В однокомнатной квартире на Хиддензеештрассе я съел печенье. На вкус оно было как обычное овсяное. Вначале преломил его, сжевал свою половинку, запил пивом «Штернбург» — самым дешевым, пролетарским, пятьдесят центов бутылка.
Затем прожил полчасика и сказал безнадежно: — Не берет, Вить…
Хозяин печенья по имени Витя снова достал коробку: — Ты просто крупный. Сколько в тебе — сто килограммов? Больше?
Харьковских времен друг Леха называл травяного, как Уитмен, кудрявенького тощего Витю — «рукколой».
Я съел вторую половинку, а после еще половинку. И еще одно целое печенье — стащил из коробки, потому что проголодался.
Читинская повстречалась нам на лужайке перед планетарием, что на Пренцлауэраллее. Мы вышли пройтись. Думали сначала в Мауэр-парк, но выбрали ближний отдых, перешли через дорогу. Там Витя и увидел своих знакомых, они выгуливали приезжую из Читы.
— Почему вы здесь в Берлине живете, если вы его так не любите! — рассердилась Ася.
— А я здесь и не живу! — парировал я, взгромоздился на велосипед и покатил домой на Петерсбургерштрассе — обедать.
И я соврал Асе, тогда я еще жил в Берлине.

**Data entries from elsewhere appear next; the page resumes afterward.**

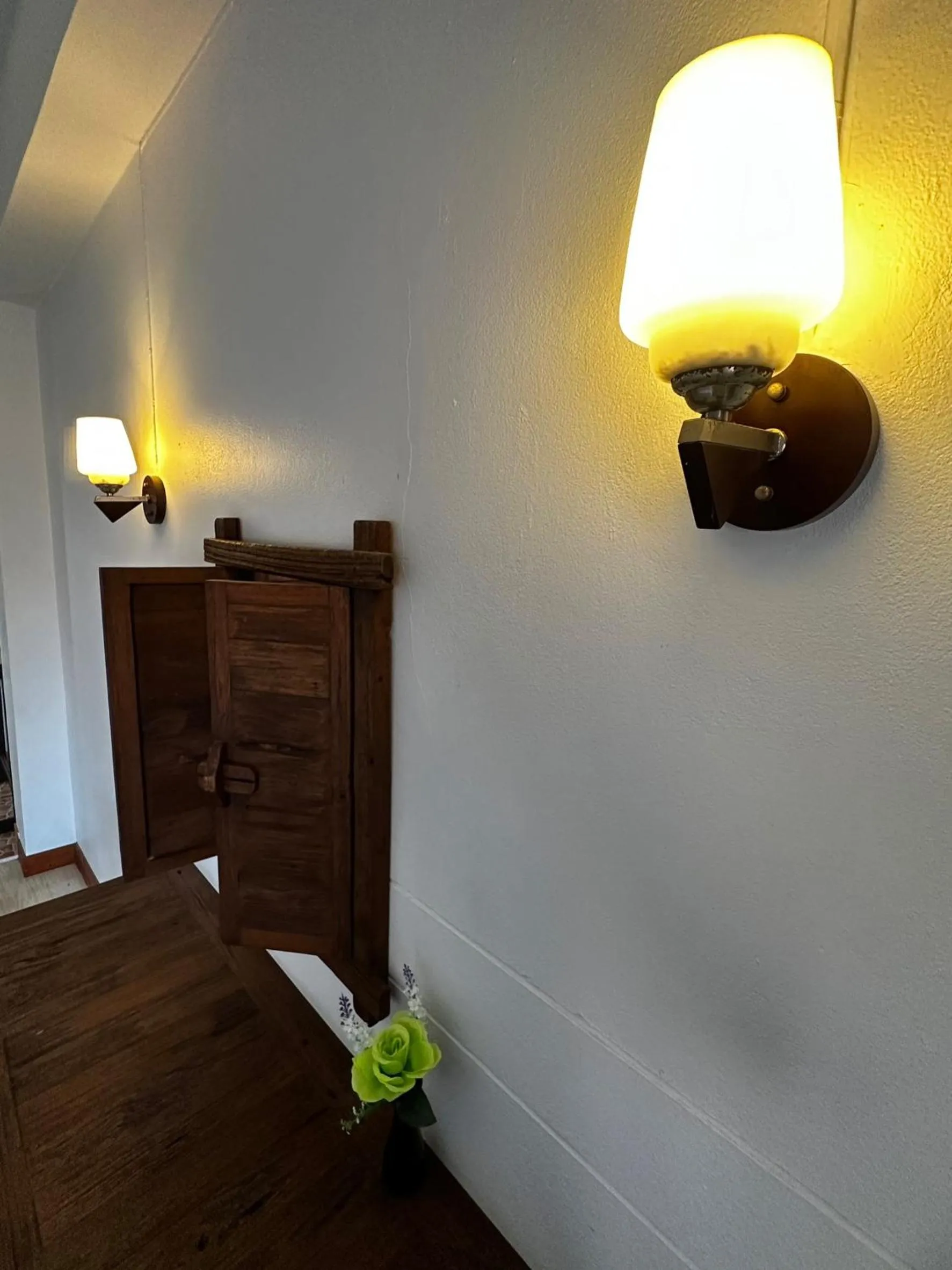 hair dresser in Soft Resort Kad Farang Hangdong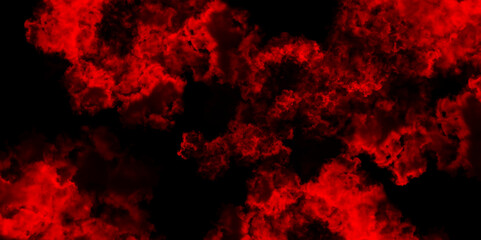 	
Abstract background with Scary Red and black horror background. Textured Smoke. Old vintage retro red background texture. Abstract Watercolor red grunge background painting. vector illustration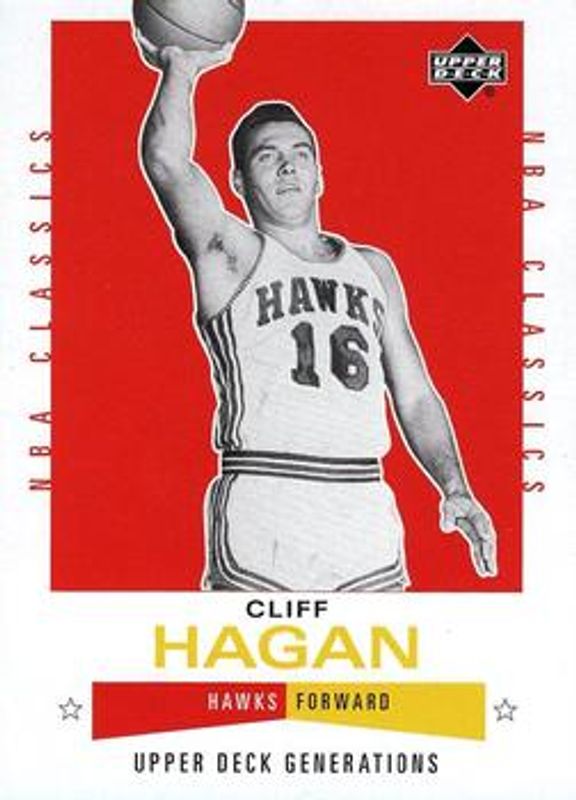 2002 Upper Deck Generations #126 Base /999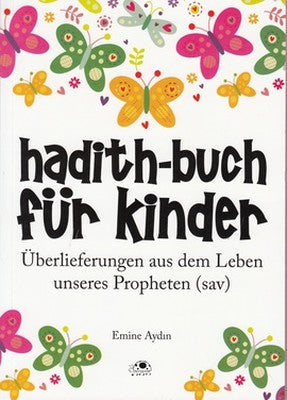 Hadith Buch für Kinder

Дома, лязгая от голода зубами, затолкал в электрическую духовку мерзлую пиццу. Через минуту запахло ладаном. Мне хватило ума сообразить, что я не вынул пиццу из полиэтилена. Стащил вилкой морщинистую, в оплавленных язвах упаковку, сунул обратно пиццу, заново установил таймер и сел смотреть «Ведьму из Блэр».
Вскоре я понял, что не слежу за фильмом, а бездумно грежу на его дерганой поверхности: «Вот, у нас камера, и мы едем снимать про ведьму… Здесь много детских могил…»
Неожиданный, отозвался таймер, и я вздернулся от его резкого дребезга. Пицца с виду была готова. Я коснулся еды осторожным ртом и не почувствовал температуры. Она будто не прогрелась, пицца, и румяные медали салями были пресными на вкус. Я ощутил деснами совершенно сырое тесто.
Собрался отнести четвертованную ножом пиццу на кухню, чтоб довести до готовности, по прелюде по телу прошли теплые вкрадчивые судороги. «Началось» — с удовольствием подумал я. Но это было последнее ощущения удовольствия.